Data science and the service standards #

Although all of these standards are relevant to data science teams I will now outline those that are most relevant within data science and briefly talk about their importance

Make the service simple to use #

// TODO

Team with multidisciplinary skills and perspectives #

The digital, data, and technology provides an outline of the types of roles present within an effective digital/ data/ technology team, which comprise:

Data job family
IT operations job family
Product and delivery job family
Quality assurance testing (QAT) job family
Technical job family
User-centred design job family

All of these roles are relevant to an effective data science offering in the NHS, although depending on the size of the team and the project it may be that they interact with other teams to access some of these skills (for example, in the technical job family, which includes DevOps, or in the IT job family, which includes service desk operatives).

Following is an outline of the types of skills one would expect to find within a data science team. From the data job family data engineer and data scientist are the key roles.
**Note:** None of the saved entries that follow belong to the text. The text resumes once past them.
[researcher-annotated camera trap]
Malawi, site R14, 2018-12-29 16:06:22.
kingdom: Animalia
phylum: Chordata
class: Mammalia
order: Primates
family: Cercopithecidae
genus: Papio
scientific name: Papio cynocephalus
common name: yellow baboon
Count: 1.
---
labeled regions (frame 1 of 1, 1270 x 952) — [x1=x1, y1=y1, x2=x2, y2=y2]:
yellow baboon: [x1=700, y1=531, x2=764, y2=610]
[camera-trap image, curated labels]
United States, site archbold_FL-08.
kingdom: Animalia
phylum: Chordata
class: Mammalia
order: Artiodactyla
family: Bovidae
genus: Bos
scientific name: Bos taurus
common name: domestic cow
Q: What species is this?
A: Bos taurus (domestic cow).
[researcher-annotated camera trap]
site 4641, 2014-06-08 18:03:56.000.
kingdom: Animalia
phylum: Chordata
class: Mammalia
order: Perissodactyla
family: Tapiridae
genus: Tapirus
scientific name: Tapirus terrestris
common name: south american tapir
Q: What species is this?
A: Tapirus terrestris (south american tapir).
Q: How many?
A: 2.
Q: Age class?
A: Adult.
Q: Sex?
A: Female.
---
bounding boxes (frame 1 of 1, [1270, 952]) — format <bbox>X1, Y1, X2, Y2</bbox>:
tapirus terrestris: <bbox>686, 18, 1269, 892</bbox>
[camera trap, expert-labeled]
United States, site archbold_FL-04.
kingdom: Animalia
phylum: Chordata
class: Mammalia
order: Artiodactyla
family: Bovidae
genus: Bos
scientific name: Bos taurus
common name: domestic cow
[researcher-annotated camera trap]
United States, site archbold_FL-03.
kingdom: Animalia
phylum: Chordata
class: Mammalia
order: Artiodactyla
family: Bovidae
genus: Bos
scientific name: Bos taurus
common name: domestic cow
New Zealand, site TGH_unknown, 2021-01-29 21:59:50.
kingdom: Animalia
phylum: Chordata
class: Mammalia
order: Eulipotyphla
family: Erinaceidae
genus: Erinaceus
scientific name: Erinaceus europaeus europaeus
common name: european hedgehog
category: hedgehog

An effective data science team would ordinarily be expected to include individuals with skills in these areas. The other skillsets in this family are data analyst and performance analyst.

Data analysts and analysts are an important adjunct to an effective data science team but will not necessarily be part of the team itself.

Data analysts:

“apply tools and techniques for data analysis and data visualisation (including the use of business information tools)
identify, collect and migrate data to and from a range of systems
manage, clean, abstract and aggregate data alongside a range of analytical studies on that data
manipulate and link different data sets
summarise and present data and conclusions in the most appropriate format for users”

Performance analysts:

…develop performance measurement frameworks - key performance indicators (KPIs), goals, user needs and benefits - and analyse the performance of a service or product against these, adapting your approach and framework appropriately and in line with any changes

The synergy with these roles and those of an effective data science team should be clear. Data and performance analysts take metrics and methodologies that have been developed and productionised by the data science team (as well as preexisting data reports) and deliver them across the organisation

They make use of dashboards, regular and ad hoc reports and ensure that these measures are used and understood throughout the organisation. For the purposes of this discussion it is enough to say that the difference between the two roles is one of emphasis- with data analysts focused on bringing stakeholders new information and insight from across the organisation and performance analysts on ensuring that performance targets are met and liaising with teams and senior managers when they find that performance is not being met in a particular area. For a fuller discussion of these roles see this discussion of the data job family.

It should be clear, therefore, that the work of data scientists can only be brought effectively to bear on an organisation when used in conjunction with data and performance analyst skills. Effective data science teams which do not include these skills, therefore, (which some will), should have a close and mutually supportive relationship with a team which does.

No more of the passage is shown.